Argo Workflow Pipeline Template

Pipeline templates are stored as Argo Workflow YAML in a Git repository. AI Core syncs the repository and registers each WorkflowTemplate as an executable pipeline. The template below defines a training container with GPU support and structured input/output artefact paths.

workflows/training-pipeline.yaml
# workflows/training-pipeline.yaml
# Stored in Git — AI Core syncs this automatically (GitOps)
apiVersion: argoproj.io/v1alpha1
kind: WorkflowTemplate
metadata:
  name: fraud-detection-training
  annotations:
    scenarios.ai.sap.com/description: "Fraud detection model training pipeline"
    scenarios.ai.sap.com/name: "Fraud Detection"
    executors.ai.sap.com/v1: '[{"name":"fraud-training","image":"<registry>/fraud-trainer:1.0"}]'
    labels.ai.sap.com/version: "1.0.0"
spec:
  templates:
    - name: fraud-detection-training
      inputs:
        parameters:
          - name: learning_rate
            default: "0.001"
          - name: batch_size
            default: "64"
          - name: epochs
            default: "50"
        artifacts:
          - name: training-data
            path: /data/train
      outputs:
        artifacts:
          - name: trained-model
            path: /output/model
            archive:
              none: {}
      container:
        image: "{{workflow.parameters.executors.fraud-training.image}}"
        command: [python, train.py]
        args:
          - "--learning-rate={{inputs.parameters.learning_rate}}"
          - "--batch-size={{inputs.parameters.batch_size}}"
          - "--epochs={{inputs.parameters.epochs}}"
          - "--data-path=/data/train"
          - "--output-path=/output/model"
        resources:
          requests:
            memory: "4Gi"
            cpu: "2"
          limits:
            nvidia.com/gpu: "1"   # Request GPU for training
The scenarios.ai.sap.com and executors.ai.sap.com annotations are SAP AI Core metadata annotations required for template registration. Without them, AI Core ignores the YAML file during sync.

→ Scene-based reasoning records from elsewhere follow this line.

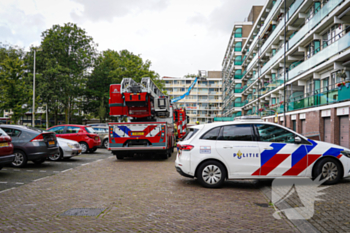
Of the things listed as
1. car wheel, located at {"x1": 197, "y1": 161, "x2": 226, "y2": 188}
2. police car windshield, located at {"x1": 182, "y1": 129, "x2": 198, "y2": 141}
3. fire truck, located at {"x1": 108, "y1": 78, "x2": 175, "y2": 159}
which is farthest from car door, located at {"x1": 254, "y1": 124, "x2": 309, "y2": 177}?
fire truck, located at {"x1": 108, "y1": 78, "x2": 175, "y2": 159}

Triggering Training Executions

training_execution.py
from ai_core_sdk.models import ExecutionCreationRequest, ParameterBinding

# Trigger a training execution
execution = client.execution.create(
    resource_group_id="production-team-a",
    body=ExecutionCreationRequest(
        configuration_id="fraud-detection-v2-config",
    ),
)
print(f"Execution started: {execution.id} — status: {execution.status}")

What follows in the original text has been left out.